Questions to answer ▸
A) According to the biography of Pauline Harris, at which university did she complete her MSc and PhD?
B) Carry on the biography of Pauline Harris from the point where it stops.

*** Passage shown ***

Pauline Lisa Harris is a New Zealand academic. As of 2021 she is a senior lecturer at the Victoria University of Wellington.

Academic career
After an undergraduate at Victoria University of Wellington, Harris completed a MSc and a PhD titled ' A search for gamma ray burst neutrinos using the Radio Ice Cherenkov Experiment''' at the University of Canterbury, before returning to the Victoria University of Wellington.

Harris received many external grants, including A Matauranga Maori Scientific Investigation of Traditional Maori Calendars, Nga Takahuringa o te ao – The effect of Climate Change on Traditional Maori Calendars looking at calendars in Mātauranga Māori and High-magnetic-field Plasma Propulsion Systems Enabling Next Generation Small Satellite Missions'' with Nick Long developing satellite propulsion systems.

Selected works 

 Harris, Pauline, Rangi Matamua, Takirirangi Smith, Hoturoa Kerr, and Toa Waaka. "A review of Māori astronomy in Aotearoa-New Zealand." Journal of Astronomical History and Heritage 16, no. 3 (2013): 325–336.

*** End of Passage shown ***
*** Data block ***

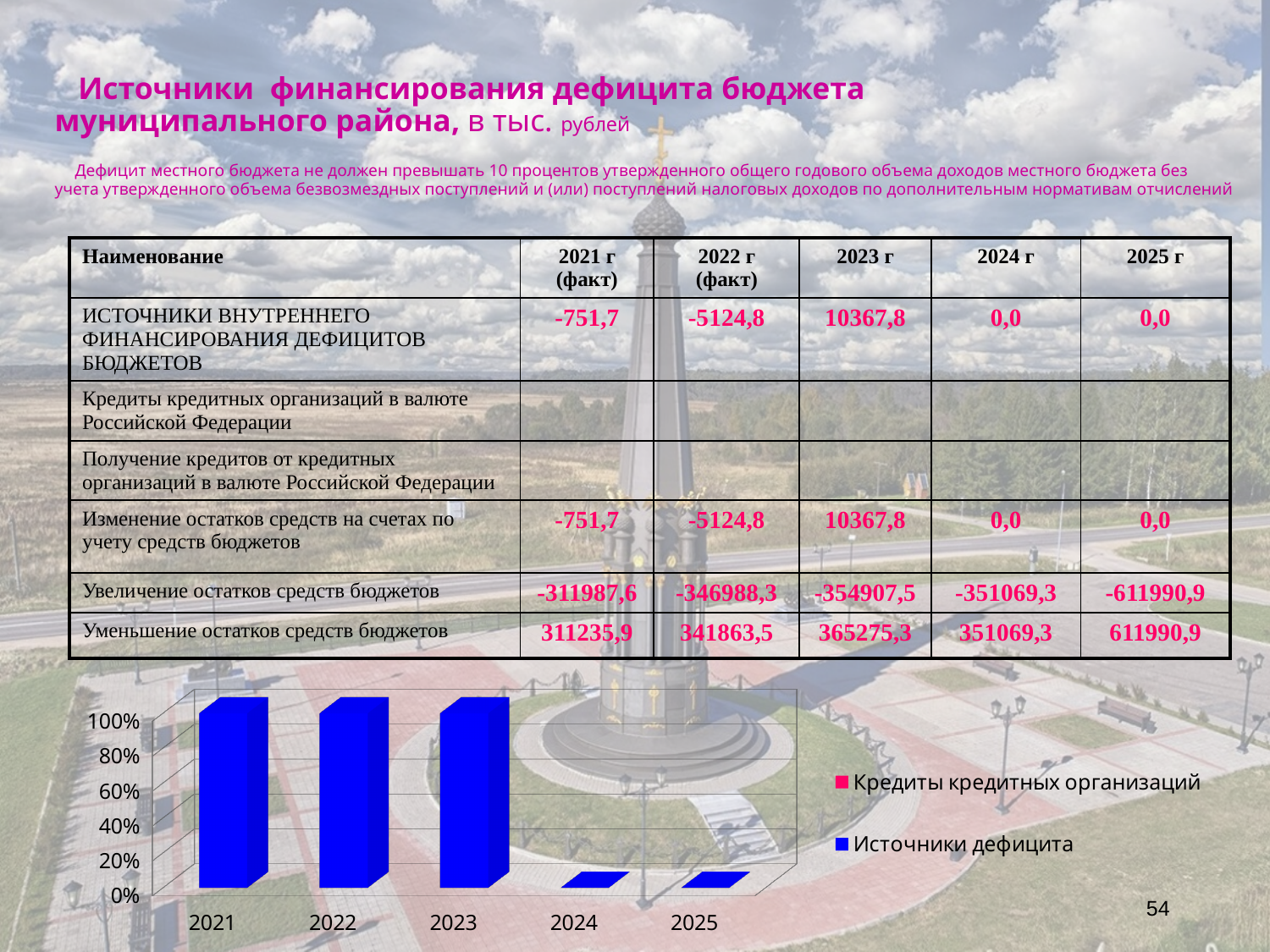
Which colour represents the series "Источники дефицита" in the bar chart? blue In the bar chart, is the value for 2025 greater or less than 20%? less What are the two series named in the legend of the bar chart? Кредиты кредитных организаций; Источники дефицита What is the first year shown on the x axis of the bar chart? 2021 How many series does the legend of the bar chart list? 2 In the bar chart, is the value for 2021 greater or less than 80%? greater In the bar chart, is the value for 2024 greater or less than 20%? less In the bar chart, which is larger, the bar for 2022 or the bar for 2024? 2022 How many years are shown on the x axis of the bar chart? 5 What kind of chart is shown at the bottom of the slide? bar chart In the bar chart, which is larger, the bar for 2023 or the bar for 2025? 2023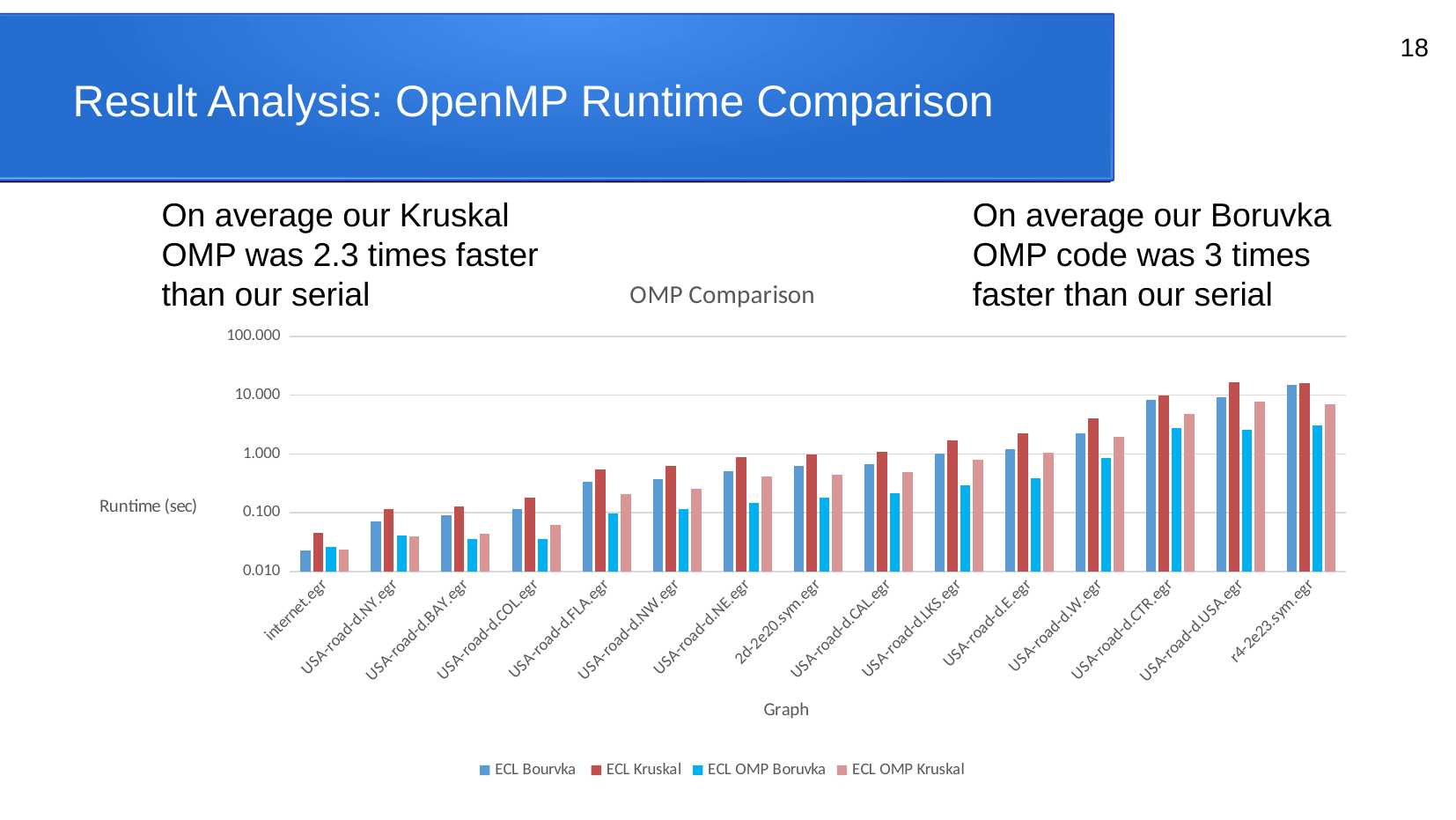
What is the label of the y axis of the chart? Runtime (sec) Is the ECL OMP Boruvka value for internet.egr greater or less than 0.100? less What kind of chart is shown on the slide? bar chart How many series does the chart legend list? 4 Is the ECL Kruskal value for USA-road-d.E.egr greater or less than 1.000? greater Do the runtimes generally rise or fall moving from left to right along the x axis? rise Which graph category has the lowest ECL Bourvka runtime? internet.egr What is the title of the chart? OMP Comparison For USA-road-d.USA.egr, which is larger: ECL Kruskal or ECL OMP Boruvka? ECL Kruskal Is the ECL OMP Boruvka value for USA-road-d.CTR.egr greater or less than 1.000? greater How many graph categories are shown on the x axis of the chart? 15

*** End of Data block ***

Per-task outputs ▸
A) The University of Canterbury.

B)
 Hēmi Whaanga, Pauline Harris, Rangi Matamua. "The science and practice of Māori astronomy and Matariki" New Zealand Science Review Vol 76 (1–2) 2020

Personal life 

Harris is of Māori, Rongomaiwahine, Ngāti Rakaipaka and Ngāti Kahungunu descent.

References

Living people
New Zealand women academics
Year of birth missing (living people)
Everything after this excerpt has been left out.